Granted, he was a captain. He could not deny that experience in the complexities of starbase operations lent itself well to the multi-tasking needed to manage a bridge during a crisis. But the circumstances were different.

 

In short, a starship moved.

 

At a starbase, problems were often endemic to a region or arrived unsolicited. With a starship, as Captain Halloway often remarked, one could kick in the warp drive and move on. Those same engines could also drive one headlong into danger.

 

As it was now.

 

Excalibur was moments from overtaking the errant Scorpiad fighter. The Admiral was onhand, but had left the center chair curiously vacant, opting to let Sorehl steer the action of his crew.

 

They had performed admirably.

 

Lieutenant Craven had restricted the fighter’s probable path and managed to lock onto a signal emanating from the craft. Gravimetric charges were loaded in the forward tubes.
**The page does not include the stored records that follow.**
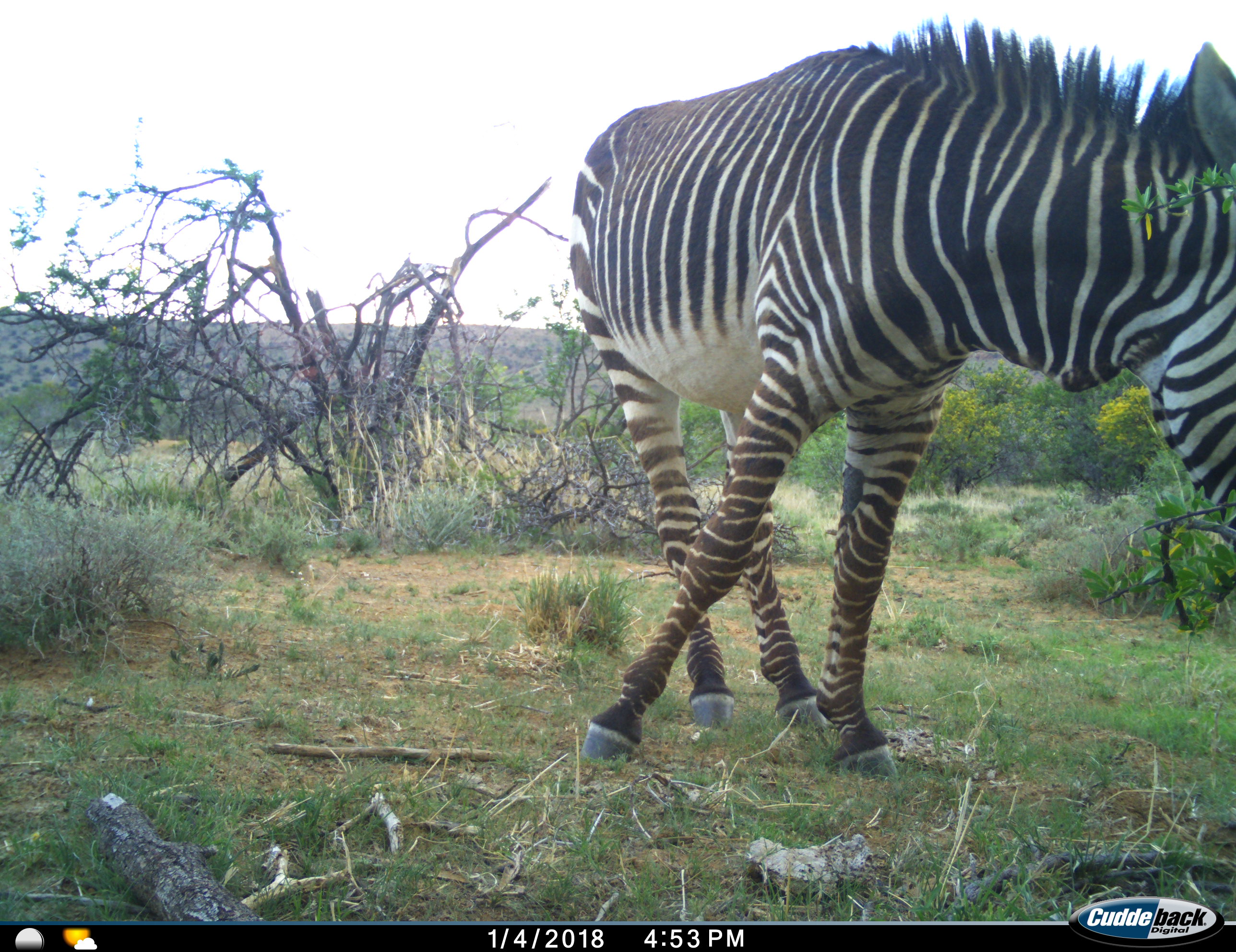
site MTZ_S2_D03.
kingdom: Animalia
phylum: Chordata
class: Mammalia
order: Perissodactyla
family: Equidae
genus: Equus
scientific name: Equus zebra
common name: mountain zebra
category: zebramountain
Zebramountain (mountain zebra) (Equus zebra), count 1. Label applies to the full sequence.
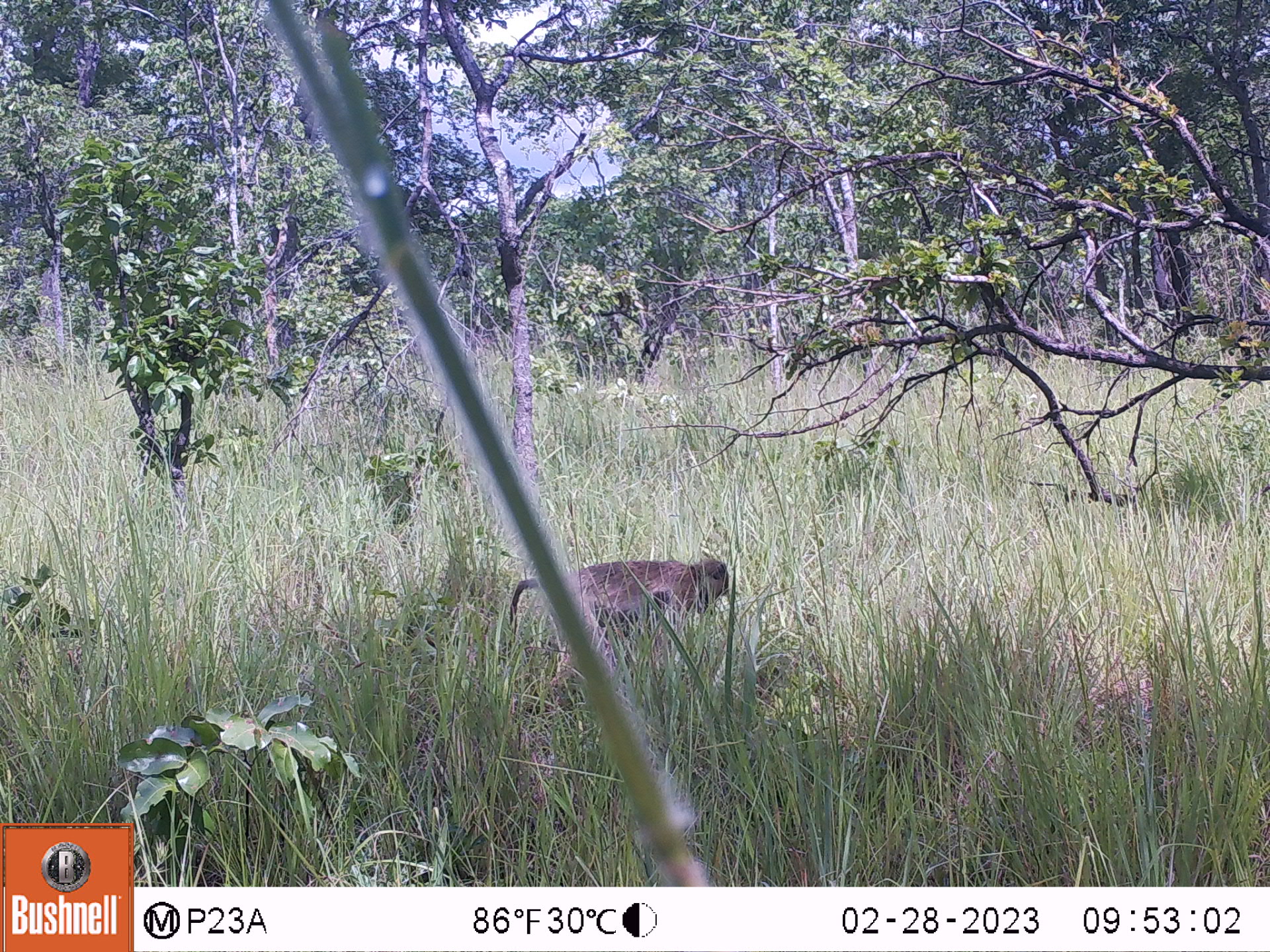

Ensign Ramson was standing by in the modified fighter, ready to launch in aid of the intercept. Lieutenant Laarell was guiding Excalibur in for a sweeping pass of the now-stationary target. Unfortunately, the science team had been unable to provide biological samples from the damaged lab, which might have proven useful in the coming encounter.

 

There were only moments to go.

 

It was not clear why the Scorpiad fighter had emerged from subspace before reaching the wormhole. Perhaps it had scanned their pursuit, concerned about bringing an unknown toward their fleet position.

 

It had increased their chance of recovering the missing crewmen. Had the Scorpiad craft continued on its previous course, Sorehl would have advised that they break off. With the dispassion of logic, it was clear they should not risk the ship for four officers, however valuable. Their resources in the Gamma Quadrant were now too limited to waste in a vain demonstration of loyalty.

 

Emotions aside, dedicated officers would understand being left to their fate.

 

But it would not come to that.

 

The question now was how to disable or destroy the Scorpiad craft without killing their own people. Basically the same problem he’d been wrestling for three weeks. The answer had taken on a new urgency.

 

“Shields up,” he ordered, without inflection. Whether the Scorpiad intended it or not, they were about to see just what one ship’s moving could do.